# Now this is DRESSAGE



## Spyder (Jul 27, 2008)

The new dutch champion Edward Gal and Totilas 

Awesome

MainMenu Topdressage.TV

Go to just arrived....then Dutch Championships Edward.....a pop up will come on (so make sure you allow pop ups) and enjoy.


----------



## Solange (Mar 15, 2009)

I'm going to his stud on 28th of march for a stallionshow.. He can ride can't he. He's got a talentshow on this year. It's ashame I can't ride.. O.O


----------



## koomy56 (Jan 19, 2008)

Wow, awesome. Thanks for sharing


----------



## koomy56 (Jan 19, 2008)

Do you know if it is Edward Gall?


----------



## IrishRider (Aug 7, 2008)

That horse never even looked like it touched the ground. Beautiful!


----------



## Skippy! (Dec 18, 2006)

Wow.

That horse does Dressage very, very well. Whenever I go to my events, I often watch the horses being warmed up to see how "loud" the tail is. The steadier the tail, the more the horse "gets it" rather than being forced into it. Some rides you can look at the horse and just know its ****ed to high heck about the ride and that it is very, VERY tense and being shoved into false bends. Its amazing that some of the Grand Prix horses I watch perform actually PASSED the lower levels because of the amount of resistance they have in every single ride. e.e;; This is why taking your time in training is important. This horse shows us that!

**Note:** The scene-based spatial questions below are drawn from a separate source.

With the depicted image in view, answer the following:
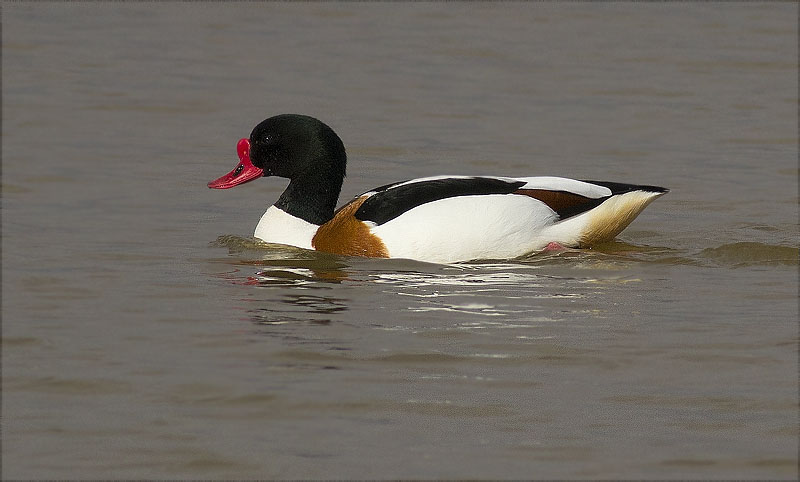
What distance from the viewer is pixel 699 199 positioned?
508 inches

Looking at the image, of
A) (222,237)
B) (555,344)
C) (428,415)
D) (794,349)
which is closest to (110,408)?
(428,415)

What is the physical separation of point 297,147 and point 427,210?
134 centimetres

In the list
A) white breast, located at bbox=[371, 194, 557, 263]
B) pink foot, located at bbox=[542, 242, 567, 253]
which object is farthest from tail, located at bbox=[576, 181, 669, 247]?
white breast, located at bbox=[371, 194, 557, 263]

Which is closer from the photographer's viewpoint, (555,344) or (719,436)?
(719,436)

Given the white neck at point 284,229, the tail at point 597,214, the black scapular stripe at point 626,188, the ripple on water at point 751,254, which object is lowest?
the white neck at point 284,229

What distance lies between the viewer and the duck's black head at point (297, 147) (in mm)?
11055

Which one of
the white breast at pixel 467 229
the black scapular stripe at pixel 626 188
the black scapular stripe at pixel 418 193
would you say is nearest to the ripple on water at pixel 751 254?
the black scapular stripe at pixel 626 188

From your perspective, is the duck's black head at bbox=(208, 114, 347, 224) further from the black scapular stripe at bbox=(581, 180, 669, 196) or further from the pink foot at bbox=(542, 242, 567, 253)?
the black scapular stripe at bbox=(581, 180, 669, 196)

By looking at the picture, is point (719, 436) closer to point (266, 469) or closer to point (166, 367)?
point (266, 469)

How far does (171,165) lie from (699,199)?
4783mm

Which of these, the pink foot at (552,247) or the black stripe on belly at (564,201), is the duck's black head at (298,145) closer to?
the black stripe on belly at (564,201)

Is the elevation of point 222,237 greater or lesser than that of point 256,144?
lesser

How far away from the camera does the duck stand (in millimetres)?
10211

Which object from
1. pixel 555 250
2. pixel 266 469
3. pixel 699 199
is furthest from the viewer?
pixel 699 199
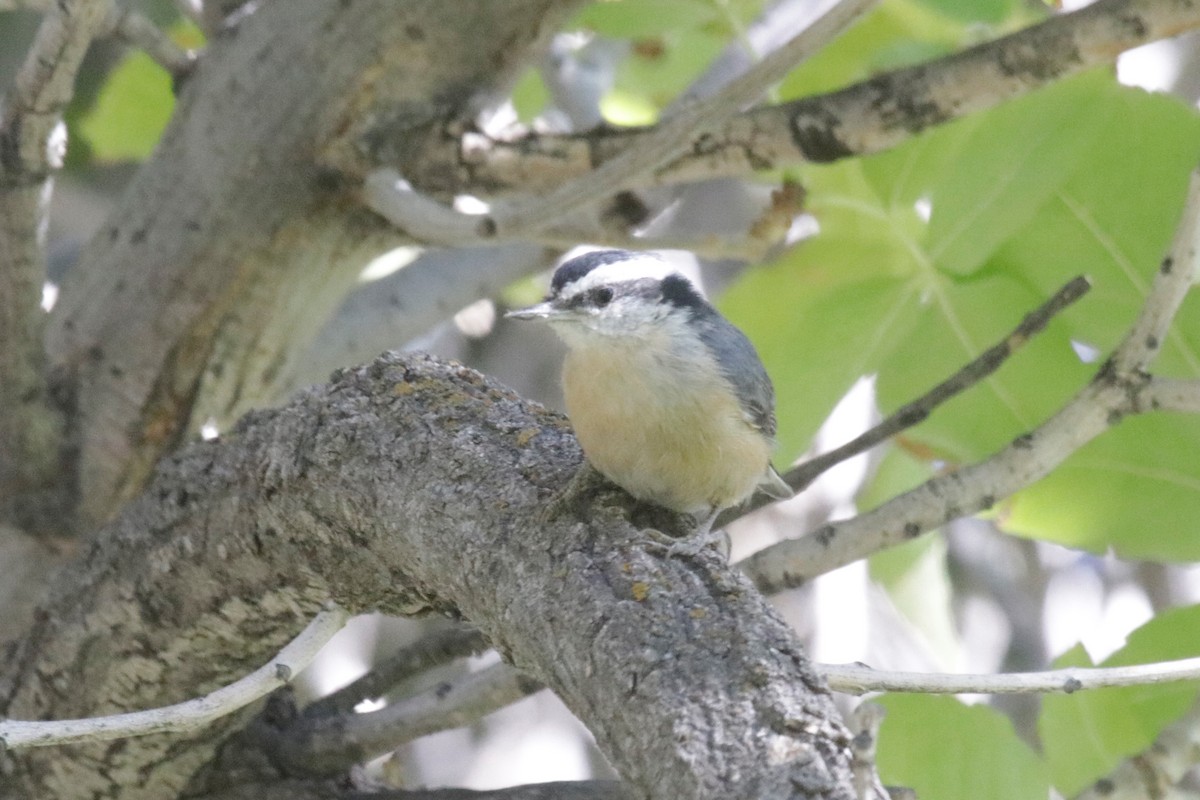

This horse really gets it. The cues on the rider seemed a little loud to me (usually I can't watch the horse being asked to perform the next move, but in this video I could see every transition through the rider's legs) BUT.. i am MUCH happier/satisfied/impressed to see less subtle cues if it means the horse is supple and willing. The horse gets it, and the pair look like they are working with eachother, not against eachother.

Thanks for the share Spyder!


----------



## amandaandeggo (May 21, 2008)

none of you will belive me but my tb has a piffafe to beat that and hes my hunter horse **** its amazing to ride =)


----------